Sabah 6.30’da kalkıyorum. Kendimi topluyorum, gece bomba düşen yatak odamızı toparlıyorum, Rüzgar’ın çantasını kontrol edip eksiği varsa gideriyorum, sonra asıl mesai başlıyor: Rüzgar Efendi’yi uyandırma savaşı. O esnada, hemen hemen her annenin dramı olan “Hafta içi malayla yataktan kazıdığımız çocuklarımız, hafta sonunda neden saat 07.00’de hortlarlar?” sorusu beynimi kurcalıyor. Güç bela uyanıyor, artık o günkü mooduna göre ya bana eziyetlerden eziyet beğendiriyor ya da tatlı tatlı konuşan, kendi kendine giyinen, sohbetine doyulmayan Caillou gibi bir şey oluyor. Servise bindiriyorum.

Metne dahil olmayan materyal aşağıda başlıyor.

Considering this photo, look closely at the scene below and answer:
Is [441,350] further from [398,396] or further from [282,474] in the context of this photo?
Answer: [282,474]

Derin bir nefes alarak benim deyimimle yürüyüşe, kocamın deyimiyle, “salak salak etrafa bakıp dalın, çiçeğin fotoğrafını çekmeye” gidiyorum. 15 dakika hafif, 30 dakika tempolu olmak üzere yürüyüş yapıyorum. Bazen son 1 kilometreyi koşuyorum. (Sevgili kocam, fotoğrafları gidiş yolunda çekiyorum, dönüşte değil 🙂 )
Yürüyüşü bitirip eve geliyorum. Yeni macera başlıyor: Ümit’i uyandırma faslı. O arada tostunu hazırlıyorum. Çeşitlilik olsun diye her gün kahvaltısını farklı şekilde hazırlamaya çalışıyorum. Ne yapacağıma yürüyüş sırasında karar veriyorum.
Ümit de gidiyor. Ev bana kalıyor. Kahvaltımı ederken bir yandan Instagram’a o gün çektiğim fotoğrafı yüklüyor, bir yandan da acaip eğlenerek The Real Housewives of Atlanta‘yı izliyorum. Kocam “bu sığ şeyden nasıl zevk alabiliyorsun?” diye şaşırsa da ben insanları gözetleme merakım yüzünden gayet de severek izliyorum.
Sonra etrafı toplama, biriken ev işleri, annemle telefonda konuşma, mailleri kontrol, biraz Facebook, biraz IG, arkadaşımla WhatsApp’ta çene çalmak gibi gündelik rehabilitasyonlarımı gerçekleştiriyorum. Ardından kendime çeki-düzen veriyor ve bilgisayar karşısına geçip işime odaklanıyorum (Bodrum’a taşındığımızdan beri evden çalışıyorum). 15.00’e kadar çalışıyor, sonra yemeği yapıyorum. 17.00’de Rüzgar geliyor ve evdeki yalnızlığım sona eriyor. Rüzgar 19.00’da akşam yemeğini yiyor. Eşim bazı günler işi, bazı günler de toplantıları nedeniyle (Toplantı=Pinpon maçı 🙂 ) geç geldiğinden birlikte sofraya oturma lüksümüz ne yazık ki yok. 20.30’da Rüzgar’ın babasıyla akşam rutini başlıyor. Biraz oyun, diş fırçalama, pijamaları giyme vs… İki yaşından beri, eğer evdeyse, bunları babasıyla yapıyor Rüzgar. Sonra ben yanına yatıyorum, kitap okuma ve biraz sohbetin ardından ver elini uyku…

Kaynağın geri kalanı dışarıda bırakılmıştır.